Understanding Guest Loyalty in 2026

Guest blog by TiPJAR
It was a fairly ordinary Sunday afternoon about a year ago when I took my parents out for lunch.
We headed to The Mill in Exeter, part of the St Austell Brewery estate, for what turned out to be a genuinely brilliant Sunday roast. As the bill arrived, complete with service charge, my dad leaned over to the waitress and quietly asked:
“Before we pay this, do you actually get the tip, or should we go and get cash?”
Having already introduced myself as someone from TiPJAR, the waitress and I exchanged a slightly amused look and reassured him, yes, the tips were fairly distributed to the team.
My dad is a classic baby boomer; practical, generous, and quietly sceptical of technology. But his question reflects something we hear all the time in hospitality: do digital tips really reach staff?
The answer is yes.
Tipping itself hasn’t disappeared in the digital age, it just evolved.
According to Zonal’s People vs Tech research, 92% of people say they tip when dining out. Among younger guests, that rises to 95% of Gen Z, while even 90% of baby boomers still tip.
The desire to reward good service clearly hasn’t gone anywhere. The way people pay, however, has.
While 73% of guests say they would tip with cash spontaneously, the reality is that very few people carry cash regularly anymore. Most of us have experienced that awkward moment of wanting to leave something extra but are only carrying a card or phone.
That shift creates a real challenge, and opportunity, for operators. Because if customers want to tip but can’t do so easily, your team misses out.
And when teams miss out on tips, businesses miss out too.
Integrating digital tipping as a seamless part of service removes any chance of friction.
Good tipping programmes help businesses attract and retain talent, improve motivation, reward great service and ultimately improve guest experience. Better guest experience tends to mean better reviews, repeat visits and stronger commercial performance.
At TiPJAR, we see the impact of this every day:
TiPJAR customers who used Tap To Tip devices collectively distributed £44,000 in tips in April 2026 alone.
Historically, managing tips and troncs could be admin-heavy. Operators relied on spreadsheets, payroll workarounds or a tronc master manually handling distribution.
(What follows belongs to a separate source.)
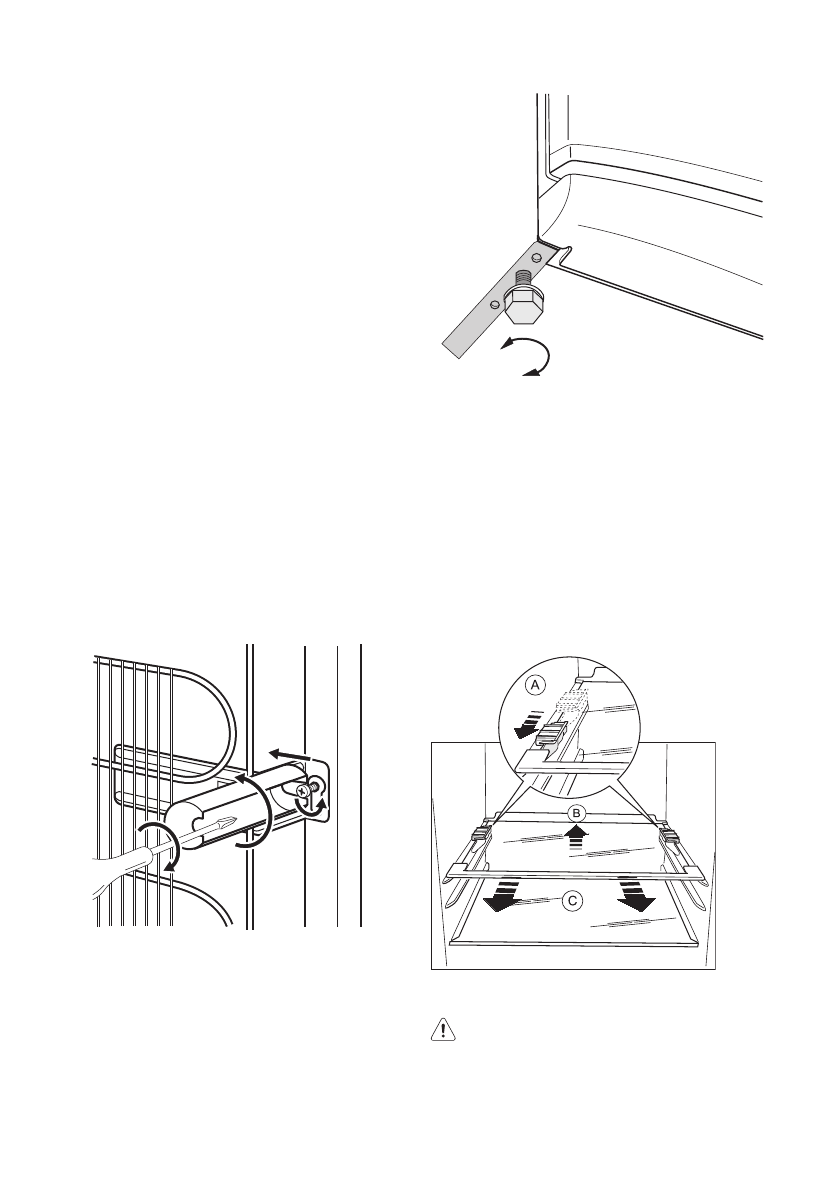 A

B

C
It worked, but it was rarely seamless.
Modern systems like TiPJAR’s Supertronc™️ automate things, making tip allocation fair, transparent and fast, while helping operators stay compliant and reduce administrative burden.
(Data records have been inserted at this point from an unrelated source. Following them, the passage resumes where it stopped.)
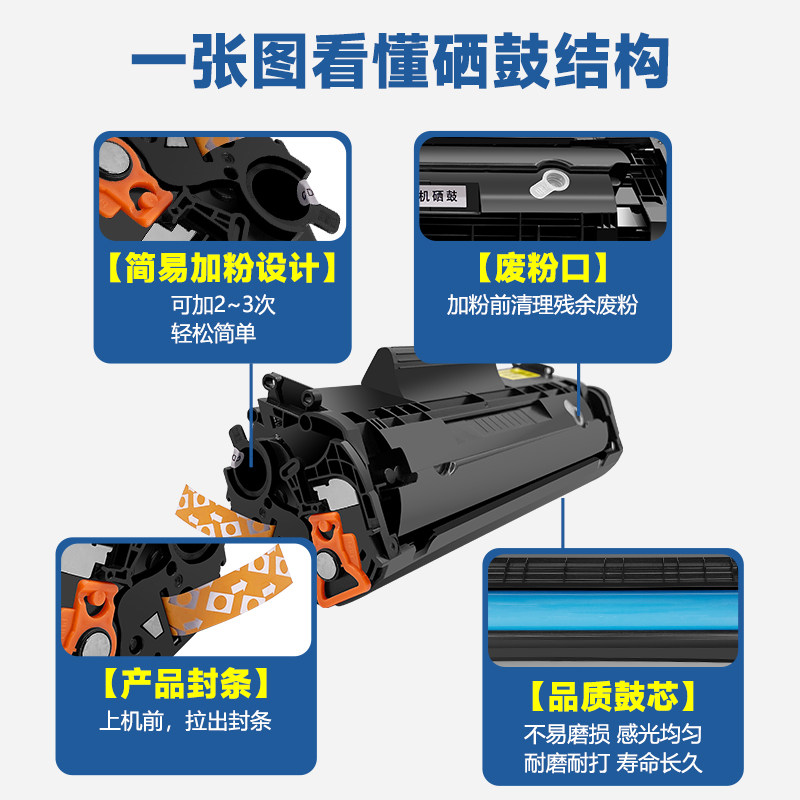 一张图看懂硒鼓结构

【简易加粉设计】
可加2~3次
轻松简单

机硒鼓

【废粉口】
加粉前清理残余废粉

【产品封条】
上机前，拉出封条

【品质鼓芯】
不易磨损 感光均匀
耐磨耐打 寿命长久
For operators, the important point is this: technology is something to embrace and harness, when it comes to tipping.
In reality, tipping is already powered by technology. Operators just need to meet customers where they are.
Guests are ready to tip. Teams want fair access to tips. And operators who embrace modern tipping systems can unlock benefits that go far beyond gratuities alone, from retention and morale to stronger reviews and measurable bottom-line impact.
Great hospitality deserves to be recognised, and in 2026, the easiest way to make that happen is to make tipping effortless.